REQUIRED WORK - Quote verbatim every line of the listing below, from the line containing "Of the group" down to the final line of the listing, with both ends included.

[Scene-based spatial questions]
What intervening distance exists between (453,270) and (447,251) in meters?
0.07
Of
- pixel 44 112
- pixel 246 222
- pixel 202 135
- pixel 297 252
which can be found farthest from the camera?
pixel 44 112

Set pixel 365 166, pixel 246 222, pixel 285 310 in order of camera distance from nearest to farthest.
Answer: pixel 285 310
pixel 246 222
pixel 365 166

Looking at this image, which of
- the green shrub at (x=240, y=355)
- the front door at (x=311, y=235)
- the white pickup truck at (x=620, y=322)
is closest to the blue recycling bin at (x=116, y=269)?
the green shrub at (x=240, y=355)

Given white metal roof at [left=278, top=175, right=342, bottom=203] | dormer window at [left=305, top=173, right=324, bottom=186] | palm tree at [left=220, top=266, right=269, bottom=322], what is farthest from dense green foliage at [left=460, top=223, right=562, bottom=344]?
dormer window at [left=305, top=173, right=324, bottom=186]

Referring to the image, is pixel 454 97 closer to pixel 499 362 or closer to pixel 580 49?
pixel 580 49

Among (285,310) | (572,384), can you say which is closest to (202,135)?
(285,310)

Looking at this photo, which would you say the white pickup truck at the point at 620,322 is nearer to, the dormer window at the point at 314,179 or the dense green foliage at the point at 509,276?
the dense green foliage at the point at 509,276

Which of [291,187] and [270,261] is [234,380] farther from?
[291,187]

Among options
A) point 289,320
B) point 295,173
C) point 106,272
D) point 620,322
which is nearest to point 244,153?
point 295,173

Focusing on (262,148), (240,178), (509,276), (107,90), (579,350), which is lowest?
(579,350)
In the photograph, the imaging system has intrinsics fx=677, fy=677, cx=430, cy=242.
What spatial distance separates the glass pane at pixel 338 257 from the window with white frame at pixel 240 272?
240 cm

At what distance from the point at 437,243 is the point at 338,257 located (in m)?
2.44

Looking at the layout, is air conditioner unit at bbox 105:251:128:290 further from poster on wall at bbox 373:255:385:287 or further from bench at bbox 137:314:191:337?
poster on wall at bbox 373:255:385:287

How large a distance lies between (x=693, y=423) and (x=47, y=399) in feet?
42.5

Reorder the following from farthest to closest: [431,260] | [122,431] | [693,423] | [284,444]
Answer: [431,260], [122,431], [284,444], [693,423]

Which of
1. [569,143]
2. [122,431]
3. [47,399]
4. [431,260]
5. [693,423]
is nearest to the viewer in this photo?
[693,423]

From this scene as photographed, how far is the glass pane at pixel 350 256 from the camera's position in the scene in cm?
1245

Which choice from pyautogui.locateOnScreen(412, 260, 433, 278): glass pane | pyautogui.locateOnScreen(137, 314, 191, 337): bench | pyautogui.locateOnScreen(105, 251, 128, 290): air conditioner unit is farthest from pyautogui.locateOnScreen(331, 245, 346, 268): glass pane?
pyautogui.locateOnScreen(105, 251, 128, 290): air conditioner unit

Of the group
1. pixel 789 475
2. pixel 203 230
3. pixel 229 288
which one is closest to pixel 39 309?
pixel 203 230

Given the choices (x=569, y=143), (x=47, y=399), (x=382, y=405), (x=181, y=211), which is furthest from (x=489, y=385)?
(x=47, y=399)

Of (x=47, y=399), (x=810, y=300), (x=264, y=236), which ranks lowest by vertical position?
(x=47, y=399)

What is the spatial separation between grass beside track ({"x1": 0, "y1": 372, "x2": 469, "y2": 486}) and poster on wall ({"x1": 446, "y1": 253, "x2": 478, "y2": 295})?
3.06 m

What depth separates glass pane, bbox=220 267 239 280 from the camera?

CORRECT ANSWER -
Of the group
1. pixel 789 475
2. pixel 203 230
3. pixel 229 288
which one is closest to pixel 39 309?
pixel 203 230

Given the choices (x=569, y=143), (x=47, y=399), (x=382, y=405), (x=181, y=211), which is furthest from (x=489, y=385)?
(x=47, y=399)

Of (x=47, y=399), (x=810, y=300), (x=264, y=236), which ranks lowest by vertical position?
(x=47, y=399)

What is the spatial separation between grass beside track ({"x1": 0, "y1": 372, "x2": 469, "y2": 486}) and poster on wall ({"x1": 446, "y1": 253, "x2": 478, "y2": 295})?
3.06 m

What depth separates glass pane, bbox=220 267 239 280 from the camera?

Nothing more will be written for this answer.